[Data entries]
================

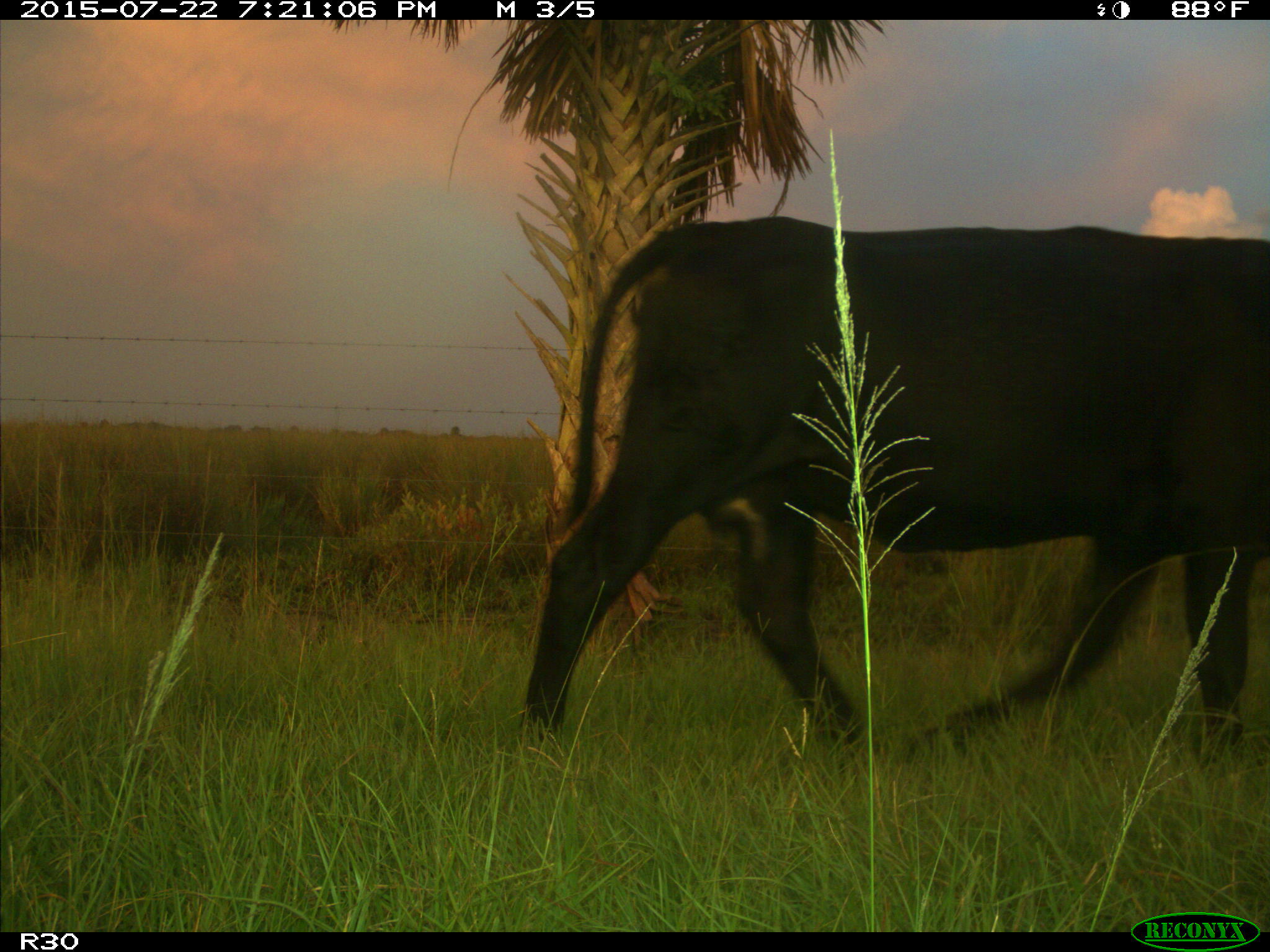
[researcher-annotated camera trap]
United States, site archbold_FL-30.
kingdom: Animalia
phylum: Chordata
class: Mammalia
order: Artiodactyla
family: Bovidae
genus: Bos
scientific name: Bos taurus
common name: domestic cow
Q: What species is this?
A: Bos taurus (domestic cow).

================

- [What is expected]:
Starting at the line with "class: Mammalia", restate each line through the end of the records, both ends included, and stop there.

- [Answer to this exercise]:
class: Mammalia
order: Artiodactyla
family: Bovidae
genus: Bos
scientific name: Bos taurus
common name: domestic cow
Q: What species is this?
A: Bos taurus (domestic cow).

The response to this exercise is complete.